### Direction A
In the passage on hung-parliament arithmetic, shorten the paragraph that begins "What about the Lib Dems?" into a short list that keeps its main facts.
### Direction B
According to the passage on hung-parliament arithmetic, why is it reasonable to add the 35 SNP MPs to Labour's total? Answer in one to three sentences.
### Direction C
Pick up the passage on hung-parliament arithmetic where it stops, and carry on from its last sentence.

### Text segment
- - - -
The SNP’s Nichola Sturgeon has said, “If there was to be a hung parliament and the parliamentary arithmetic allowed it, I would want the SNP to be part of a progressive alternative to a Conservative government, not in a coalition.” So that’s probably enough of a basis, at least in theory, to add the 35 SNP MPs to Labour’s total. That brings it to 297, still 20 votes behind the Conservatives.

What about the Lib Dems? On the face of it, their policy would seem to rule out any sort of pact or deal with Labour. But, for the sake of argument, let’s assume that they find some way of supporting Labour against the Conservatives. That adds 12 more votes, bringing the total to 309, still eight votes short of the Conservative total. Let’s throw in the four votes of Plaid Cymru, and the vote of the lone Green MP, Caroline Lucas. We’re now up to 314 for our theoretical anti-Conservative alliance, still three votes behind the Conservative total of 317.
- - - -
### Material
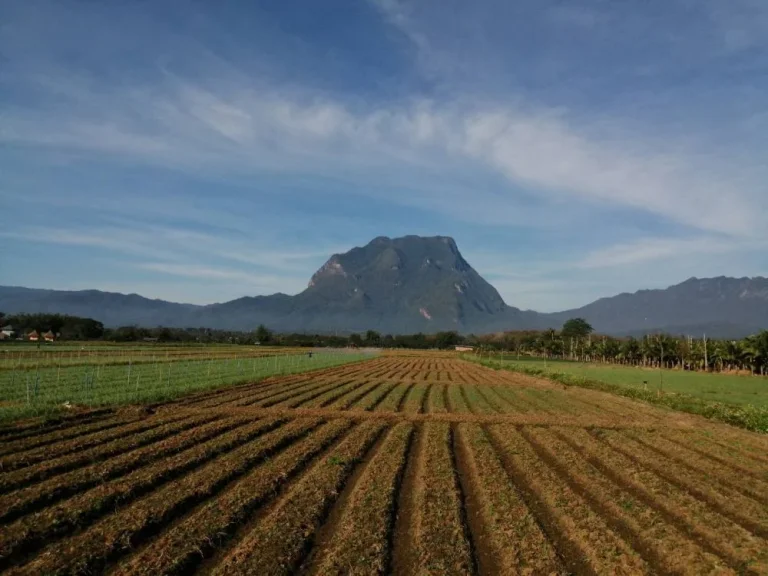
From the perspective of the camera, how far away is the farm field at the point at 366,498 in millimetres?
7371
- - - -
### Written answer A
- Lib Dem policy appears to rule out any pact or deal with Labour.
- If they backed Labour against the Conservatives anyway, their 12 votes would bring the total to 309, still eight short of the Conservatives.
- Adding Plaid Cymru's four votes and the one vote of Green MP Caroline Lucas raises it to 314.
- That anti-Conservative alliance would still be three votes behind the Conservatives' 317.

### Written answer B
Nichola Sturgeon of the SNP said that in a hung parliament she would want the SNP to be part of a progressive alternative to a Conservative government, though not in a coalition. The passage treats that statement as enough of a basis, at least in theory, to count the SNP's 35 MPs with Labour's.

### Written answer C
With Sinn Fein and the Speaker out of the picture, that just leaves the 10 DUP MPs, and Lady Sylvia Hermon. Even if the DUP MPs abstain on the Queen’s Speech, that’s not enough to put Labour in power – the Conservatives would still have three more votes. For Jeremy Corbyn to become Prime Minister, he would need the active support of the DUP as well as all the other non-Conservative parties. The DUP have explicitly ruled this out, saying that they would not support a Labour Government while Jeremy Corbyn remains leader. So barring something completely unexpected, such as mass defections, or a Conservative-Labour Grand Coalition, there is no way that Labour can form part of the Government as things stand.

Update: Julian Huppert points out that as well as the Speaker, there are three Deputy Speakers, who don’t vote either. The rules state that one of them comes from the same side of the House as the Speaker, and two from the other side. This doesn’t change the conclusion that Labour can’t govern without DUP support.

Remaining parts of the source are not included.